Les traditions du 14 juillet sont respectées par la FDJ et Jérémy Roy : la Marseillaise résonne et l’échappé parcourt devant les encouragements parfois approximatifs.

Le jour du 14 juillet est marqué par des rituels et des traditions. Selon moi, le Tour de France se caractérise par une échappée, en 2008 vers Hautacam, et cette fois-ci vers Luz-Ardiden. Cependant, avant cela, la partie débute toujours dans une atmosphère tragi-comique dans le bus lorsque Marc Madiot sort un CD rempli de poussière pour nous faire écouter deux chansons, La Marseillaise et le Chant des Partisans. La démarche de Marc n’a rien d’ironique : il est si concentré pendant l’hymne national qu’il en fait un comique. Le regard était fixé sur lui depuis nos sièges. Dès le début du défilé, je me positionne en tête et j’ai suivi la première échappée qui s’est révélée être la bonne. C’était loin d’être évident : on a insisté pendant une dizaine de kilomètres pour creuser un petit écart et ensuite on a finalement persuadé le peloton de nous laisser un peu de liberté.

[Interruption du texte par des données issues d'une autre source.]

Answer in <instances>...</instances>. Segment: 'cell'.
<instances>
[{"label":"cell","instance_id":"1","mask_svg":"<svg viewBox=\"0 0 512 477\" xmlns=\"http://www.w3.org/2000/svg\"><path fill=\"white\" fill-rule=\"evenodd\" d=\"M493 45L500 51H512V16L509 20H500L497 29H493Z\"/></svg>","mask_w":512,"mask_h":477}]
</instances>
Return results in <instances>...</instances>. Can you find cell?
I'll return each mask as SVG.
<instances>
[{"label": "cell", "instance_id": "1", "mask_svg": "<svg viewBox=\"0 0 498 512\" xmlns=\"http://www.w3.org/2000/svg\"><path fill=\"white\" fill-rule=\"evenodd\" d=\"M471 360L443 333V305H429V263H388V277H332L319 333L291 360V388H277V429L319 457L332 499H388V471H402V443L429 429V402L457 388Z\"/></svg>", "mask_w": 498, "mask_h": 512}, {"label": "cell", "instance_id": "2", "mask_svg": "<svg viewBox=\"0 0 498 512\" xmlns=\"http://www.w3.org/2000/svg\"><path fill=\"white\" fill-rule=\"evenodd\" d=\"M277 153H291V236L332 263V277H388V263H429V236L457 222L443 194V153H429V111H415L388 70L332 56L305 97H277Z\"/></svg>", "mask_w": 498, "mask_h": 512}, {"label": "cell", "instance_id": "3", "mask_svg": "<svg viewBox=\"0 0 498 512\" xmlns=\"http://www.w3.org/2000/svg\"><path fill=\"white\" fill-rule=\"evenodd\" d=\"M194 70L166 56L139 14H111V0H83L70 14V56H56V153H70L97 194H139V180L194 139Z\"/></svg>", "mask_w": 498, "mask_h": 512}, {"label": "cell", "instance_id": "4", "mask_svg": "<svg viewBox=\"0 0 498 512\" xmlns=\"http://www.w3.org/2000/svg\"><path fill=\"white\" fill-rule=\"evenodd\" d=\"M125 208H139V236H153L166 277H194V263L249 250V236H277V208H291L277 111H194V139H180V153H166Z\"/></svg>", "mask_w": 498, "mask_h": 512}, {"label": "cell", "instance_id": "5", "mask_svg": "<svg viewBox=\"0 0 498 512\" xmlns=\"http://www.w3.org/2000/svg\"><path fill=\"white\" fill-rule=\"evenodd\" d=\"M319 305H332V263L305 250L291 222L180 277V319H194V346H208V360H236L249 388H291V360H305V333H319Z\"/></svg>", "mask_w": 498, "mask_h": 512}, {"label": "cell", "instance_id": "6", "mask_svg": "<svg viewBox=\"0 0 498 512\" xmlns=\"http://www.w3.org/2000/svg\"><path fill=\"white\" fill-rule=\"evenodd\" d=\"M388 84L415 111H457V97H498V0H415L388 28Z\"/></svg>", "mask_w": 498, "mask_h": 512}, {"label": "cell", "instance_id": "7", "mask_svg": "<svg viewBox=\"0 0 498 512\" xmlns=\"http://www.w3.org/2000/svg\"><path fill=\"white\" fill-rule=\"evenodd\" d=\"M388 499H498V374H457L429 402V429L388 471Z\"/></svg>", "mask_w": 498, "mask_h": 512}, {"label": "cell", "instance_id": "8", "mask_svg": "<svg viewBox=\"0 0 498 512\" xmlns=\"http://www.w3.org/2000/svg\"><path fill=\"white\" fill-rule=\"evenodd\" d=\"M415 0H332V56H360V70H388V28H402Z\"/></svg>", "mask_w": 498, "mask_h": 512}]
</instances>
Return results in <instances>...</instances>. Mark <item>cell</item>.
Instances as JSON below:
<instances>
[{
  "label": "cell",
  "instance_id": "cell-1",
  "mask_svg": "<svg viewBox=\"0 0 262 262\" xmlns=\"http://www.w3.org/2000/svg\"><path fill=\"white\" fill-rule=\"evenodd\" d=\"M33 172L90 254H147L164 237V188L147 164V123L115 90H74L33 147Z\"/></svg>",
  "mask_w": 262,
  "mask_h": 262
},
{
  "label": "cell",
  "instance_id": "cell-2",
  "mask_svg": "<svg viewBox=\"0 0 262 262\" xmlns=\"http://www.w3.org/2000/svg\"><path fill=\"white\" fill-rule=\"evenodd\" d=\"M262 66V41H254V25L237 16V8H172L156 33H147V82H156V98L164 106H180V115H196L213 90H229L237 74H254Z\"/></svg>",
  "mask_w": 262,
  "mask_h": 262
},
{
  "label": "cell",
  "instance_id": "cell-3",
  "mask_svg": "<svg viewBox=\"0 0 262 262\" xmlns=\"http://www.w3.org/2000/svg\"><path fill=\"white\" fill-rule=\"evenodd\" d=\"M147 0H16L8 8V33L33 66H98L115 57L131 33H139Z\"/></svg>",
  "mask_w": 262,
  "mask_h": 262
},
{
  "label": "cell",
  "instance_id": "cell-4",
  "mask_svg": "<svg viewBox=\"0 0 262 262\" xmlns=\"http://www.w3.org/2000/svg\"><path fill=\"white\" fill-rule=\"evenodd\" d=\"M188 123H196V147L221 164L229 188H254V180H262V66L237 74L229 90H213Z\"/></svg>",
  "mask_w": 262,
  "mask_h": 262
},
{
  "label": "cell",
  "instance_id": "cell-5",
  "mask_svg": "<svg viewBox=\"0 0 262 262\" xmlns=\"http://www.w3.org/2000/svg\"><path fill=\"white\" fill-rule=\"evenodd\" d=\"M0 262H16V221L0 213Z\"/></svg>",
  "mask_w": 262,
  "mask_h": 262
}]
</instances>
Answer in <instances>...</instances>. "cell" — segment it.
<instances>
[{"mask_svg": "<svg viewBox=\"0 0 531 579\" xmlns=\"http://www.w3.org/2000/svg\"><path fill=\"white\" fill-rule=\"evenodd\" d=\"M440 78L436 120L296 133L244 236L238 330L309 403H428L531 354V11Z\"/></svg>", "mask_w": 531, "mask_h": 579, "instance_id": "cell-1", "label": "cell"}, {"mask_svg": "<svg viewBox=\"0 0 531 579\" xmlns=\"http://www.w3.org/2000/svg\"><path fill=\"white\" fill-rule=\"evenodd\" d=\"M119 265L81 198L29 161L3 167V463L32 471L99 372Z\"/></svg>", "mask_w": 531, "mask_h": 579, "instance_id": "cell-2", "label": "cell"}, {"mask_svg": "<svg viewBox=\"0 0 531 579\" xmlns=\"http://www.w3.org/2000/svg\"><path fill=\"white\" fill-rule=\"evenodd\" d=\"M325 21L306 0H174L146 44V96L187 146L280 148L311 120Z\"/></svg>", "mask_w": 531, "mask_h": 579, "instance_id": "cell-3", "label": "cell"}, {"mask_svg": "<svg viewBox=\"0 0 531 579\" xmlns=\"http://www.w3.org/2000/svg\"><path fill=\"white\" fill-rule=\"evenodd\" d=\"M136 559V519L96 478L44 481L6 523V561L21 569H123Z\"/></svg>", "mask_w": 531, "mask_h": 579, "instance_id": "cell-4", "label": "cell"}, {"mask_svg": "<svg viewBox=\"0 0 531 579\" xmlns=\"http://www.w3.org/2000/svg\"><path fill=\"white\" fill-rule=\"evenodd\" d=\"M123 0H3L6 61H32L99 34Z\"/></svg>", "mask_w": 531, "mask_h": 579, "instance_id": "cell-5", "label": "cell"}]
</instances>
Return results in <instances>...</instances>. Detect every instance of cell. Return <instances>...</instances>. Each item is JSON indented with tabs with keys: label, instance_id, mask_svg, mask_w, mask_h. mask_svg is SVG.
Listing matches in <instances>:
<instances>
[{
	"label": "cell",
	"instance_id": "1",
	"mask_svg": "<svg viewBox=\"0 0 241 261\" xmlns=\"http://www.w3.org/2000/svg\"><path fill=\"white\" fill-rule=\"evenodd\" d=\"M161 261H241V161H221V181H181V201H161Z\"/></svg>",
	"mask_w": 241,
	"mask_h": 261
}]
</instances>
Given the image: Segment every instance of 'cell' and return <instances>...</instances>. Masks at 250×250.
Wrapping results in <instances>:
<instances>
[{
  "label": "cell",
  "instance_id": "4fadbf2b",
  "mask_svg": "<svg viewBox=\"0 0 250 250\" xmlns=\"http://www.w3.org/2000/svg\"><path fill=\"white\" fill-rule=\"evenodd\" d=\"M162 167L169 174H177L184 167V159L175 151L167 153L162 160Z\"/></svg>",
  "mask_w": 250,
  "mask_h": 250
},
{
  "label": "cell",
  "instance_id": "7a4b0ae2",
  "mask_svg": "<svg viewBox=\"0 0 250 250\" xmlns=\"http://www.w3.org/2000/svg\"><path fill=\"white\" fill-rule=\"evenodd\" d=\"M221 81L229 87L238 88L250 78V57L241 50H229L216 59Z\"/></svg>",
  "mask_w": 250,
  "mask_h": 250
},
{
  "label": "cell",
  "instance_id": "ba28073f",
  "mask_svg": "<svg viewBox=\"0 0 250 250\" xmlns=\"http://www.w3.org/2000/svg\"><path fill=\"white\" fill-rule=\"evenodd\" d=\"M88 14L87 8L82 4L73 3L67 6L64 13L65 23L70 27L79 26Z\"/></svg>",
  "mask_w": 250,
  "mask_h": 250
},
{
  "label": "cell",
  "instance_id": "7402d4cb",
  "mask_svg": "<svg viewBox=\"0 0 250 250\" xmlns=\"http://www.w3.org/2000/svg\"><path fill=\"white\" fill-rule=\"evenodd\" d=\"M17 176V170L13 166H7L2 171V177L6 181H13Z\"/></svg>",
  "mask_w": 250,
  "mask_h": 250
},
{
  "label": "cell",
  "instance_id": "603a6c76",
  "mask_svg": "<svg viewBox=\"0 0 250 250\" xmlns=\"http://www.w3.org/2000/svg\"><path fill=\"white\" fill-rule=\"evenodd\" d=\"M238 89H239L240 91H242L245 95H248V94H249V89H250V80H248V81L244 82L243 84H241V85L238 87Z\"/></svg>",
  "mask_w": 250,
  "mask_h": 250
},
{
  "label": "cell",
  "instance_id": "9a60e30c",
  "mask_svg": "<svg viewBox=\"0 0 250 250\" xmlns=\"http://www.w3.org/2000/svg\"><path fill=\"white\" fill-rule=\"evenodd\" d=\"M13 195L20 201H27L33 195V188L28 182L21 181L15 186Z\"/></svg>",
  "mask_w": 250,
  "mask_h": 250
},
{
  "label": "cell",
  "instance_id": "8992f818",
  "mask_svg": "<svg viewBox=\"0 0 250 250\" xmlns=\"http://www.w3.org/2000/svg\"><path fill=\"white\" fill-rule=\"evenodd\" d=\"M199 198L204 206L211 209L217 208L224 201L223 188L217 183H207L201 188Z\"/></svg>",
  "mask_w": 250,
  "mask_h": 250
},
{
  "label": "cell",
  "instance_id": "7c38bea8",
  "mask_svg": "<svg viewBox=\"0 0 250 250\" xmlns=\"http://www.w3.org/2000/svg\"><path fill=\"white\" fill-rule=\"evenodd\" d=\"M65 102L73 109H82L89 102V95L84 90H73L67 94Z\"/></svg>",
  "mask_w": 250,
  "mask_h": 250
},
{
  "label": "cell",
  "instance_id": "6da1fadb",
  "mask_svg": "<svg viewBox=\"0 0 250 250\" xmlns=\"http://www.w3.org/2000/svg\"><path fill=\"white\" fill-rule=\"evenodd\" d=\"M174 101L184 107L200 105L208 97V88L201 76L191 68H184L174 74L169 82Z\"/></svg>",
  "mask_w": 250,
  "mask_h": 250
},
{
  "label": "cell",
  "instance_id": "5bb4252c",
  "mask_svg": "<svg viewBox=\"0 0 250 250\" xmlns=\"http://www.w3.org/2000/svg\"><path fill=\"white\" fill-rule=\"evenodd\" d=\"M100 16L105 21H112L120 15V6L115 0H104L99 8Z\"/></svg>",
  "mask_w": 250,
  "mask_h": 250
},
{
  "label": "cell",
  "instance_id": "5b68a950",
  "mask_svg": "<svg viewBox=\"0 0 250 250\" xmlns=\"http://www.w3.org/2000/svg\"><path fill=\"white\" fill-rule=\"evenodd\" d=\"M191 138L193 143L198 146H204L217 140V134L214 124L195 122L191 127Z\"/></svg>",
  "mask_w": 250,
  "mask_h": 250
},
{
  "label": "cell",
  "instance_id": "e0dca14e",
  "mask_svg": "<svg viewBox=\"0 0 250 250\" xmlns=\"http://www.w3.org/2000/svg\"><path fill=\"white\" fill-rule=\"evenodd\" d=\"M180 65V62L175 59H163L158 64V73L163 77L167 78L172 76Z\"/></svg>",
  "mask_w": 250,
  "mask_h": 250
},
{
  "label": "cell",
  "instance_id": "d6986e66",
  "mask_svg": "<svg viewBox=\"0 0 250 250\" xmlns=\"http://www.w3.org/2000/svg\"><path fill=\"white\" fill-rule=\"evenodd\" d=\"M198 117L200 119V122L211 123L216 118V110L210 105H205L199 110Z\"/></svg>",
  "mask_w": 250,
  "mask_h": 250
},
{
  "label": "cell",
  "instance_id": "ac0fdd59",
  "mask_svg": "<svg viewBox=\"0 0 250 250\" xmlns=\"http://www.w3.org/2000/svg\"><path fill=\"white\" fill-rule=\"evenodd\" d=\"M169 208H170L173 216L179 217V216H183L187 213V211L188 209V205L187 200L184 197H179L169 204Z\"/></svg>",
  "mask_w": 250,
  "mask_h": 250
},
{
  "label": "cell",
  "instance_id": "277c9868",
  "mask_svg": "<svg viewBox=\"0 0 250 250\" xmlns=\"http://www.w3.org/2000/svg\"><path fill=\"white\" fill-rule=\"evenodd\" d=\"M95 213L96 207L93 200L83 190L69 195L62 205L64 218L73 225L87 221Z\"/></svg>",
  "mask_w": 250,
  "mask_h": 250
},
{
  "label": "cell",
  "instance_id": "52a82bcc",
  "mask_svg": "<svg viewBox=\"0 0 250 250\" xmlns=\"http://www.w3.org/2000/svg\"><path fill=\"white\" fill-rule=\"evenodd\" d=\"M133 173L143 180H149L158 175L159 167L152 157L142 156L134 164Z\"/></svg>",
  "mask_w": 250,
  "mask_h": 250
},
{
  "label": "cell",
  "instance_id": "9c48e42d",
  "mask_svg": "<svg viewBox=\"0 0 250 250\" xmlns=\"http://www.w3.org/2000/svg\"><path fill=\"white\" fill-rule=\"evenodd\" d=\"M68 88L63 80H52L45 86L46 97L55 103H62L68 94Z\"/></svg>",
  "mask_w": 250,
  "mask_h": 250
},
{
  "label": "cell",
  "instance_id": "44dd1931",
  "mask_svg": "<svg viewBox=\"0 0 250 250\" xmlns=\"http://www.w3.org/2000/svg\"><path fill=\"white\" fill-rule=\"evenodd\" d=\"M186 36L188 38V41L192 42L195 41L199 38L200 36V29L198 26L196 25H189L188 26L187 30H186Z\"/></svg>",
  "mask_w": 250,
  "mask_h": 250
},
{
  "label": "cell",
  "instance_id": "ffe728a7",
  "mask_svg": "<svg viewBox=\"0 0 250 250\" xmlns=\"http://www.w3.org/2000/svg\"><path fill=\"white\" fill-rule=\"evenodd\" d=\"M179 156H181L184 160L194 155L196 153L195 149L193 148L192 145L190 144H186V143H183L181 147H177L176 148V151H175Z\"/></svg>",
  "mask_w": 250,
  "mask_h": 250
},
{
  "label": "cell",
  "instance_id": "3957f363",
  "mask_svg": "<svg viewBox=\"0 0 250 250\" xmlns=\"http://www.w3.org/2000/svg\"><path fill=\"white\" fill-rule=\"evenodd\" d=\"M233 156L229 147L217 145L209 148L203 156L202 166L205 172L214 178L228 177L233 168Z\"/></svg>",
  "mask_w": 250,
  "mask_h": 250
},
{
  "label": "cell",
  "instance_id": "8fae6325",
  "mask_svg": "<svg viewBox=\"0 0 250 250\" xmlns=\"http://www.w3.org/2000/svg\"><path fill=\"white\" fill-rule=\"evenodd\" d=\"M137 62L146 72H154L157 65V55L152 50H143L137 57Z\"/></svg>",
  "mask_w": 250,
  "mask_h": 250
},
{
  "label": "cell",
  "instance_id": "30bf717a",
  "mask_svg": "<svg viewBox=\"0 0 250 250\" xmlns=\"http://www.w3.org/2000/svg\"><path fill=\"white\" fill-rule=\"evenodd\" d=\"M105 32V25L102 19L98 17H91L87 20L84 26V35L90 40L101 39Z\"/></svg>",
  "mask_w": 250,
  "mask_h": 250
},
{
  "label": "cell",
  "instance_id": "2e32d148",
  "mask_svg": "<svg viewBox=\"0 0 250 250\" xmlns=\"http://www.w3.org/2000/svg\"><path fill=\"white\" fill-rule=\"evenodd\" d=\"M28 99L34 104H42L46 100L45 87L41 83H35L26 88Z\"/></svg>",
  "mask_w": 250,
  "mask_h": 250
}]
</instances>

J’ai consacré du temps à évaluer l’opposition lors de l’échappée : je connaissais Gutierrez et Mangel comme mes meilleurs alliés dans la montagne ; je me demandais un peu plus sur les compétences de grimpeur de Kadri, Perez et Thomas. J’ai même ressenti une légère crainte lorsque le coureur de Sky a intensifié son rythme dans la première bosse. Je me suis dit que je passerais par la fenêtre : cela évoquait le retour dans le peloton et la journée dans le club pour moi. Au final, on a passé un bon moment ensemble. Nous avons eu beaucoup de difficultés à obtenir les cinq minutes d’avance et nous avons finalement eu le droit à plus de 7 minutes.

« Lancer le Tour de France lors d’une étape de montagne, c’est incroyable. »Au Tourmalet, chacun commençait à s’en prendre à la langue : les relais étaient plus courts. Lorsque Kreuziger a repris à moins de 30 secondes, j’ai donné mon soutien aux relais, qui ont été relayés par Thomas. Nous sommes devenus trois puis deux. Il m’a éloigné lors de la traversée de la Mongie, mais je préférais éviter de me mettre en danger. Après avoir repris à mon rythme, je me suis concentré sur ma puissance (380 watts), et j’ai commencé à monter en tête… Un petit rappel : en 2008, je n’ai terminé que deuxième. C’est incroyable d’ouvrir la course du Tour de France lors d’une étape de montagne. Il était nécessaire que la voiture ouvreuse relate la course, tandis que les spectateurs devaient regarder la télévision ou suivre la radio car à chaque coup de pédale, j’entendais mon nom scander. « Allons, Roy, Partez. » Je commence doucement à me faire un nom auprès du public, mais il reste encore un peu de travail à faire : j’entendais des « Allez Jimmy, allez Jérôme ». Blel Kadri, qui m’avait suivi, était moins bien représenté : en voyant son maillot AG2R, les gens le considéraient comme John Gadret! Bien qu’encouragés, notre avance n’a pas été significative lors de la dernière ascension. Jusqu’à ce que les favoris me rejoignent, j’ai tout donné. Par la suite, j’ai rapidement remis mon bidon à Arnold (Jeannesson) et lui ai donné un petit sourire avant de débrancher. Après avoir joué le rôle de bon équipier, j’ai fini par ne pas boire, pas vraiment manger. Avachi au départ, ratatiné à l’arrivée.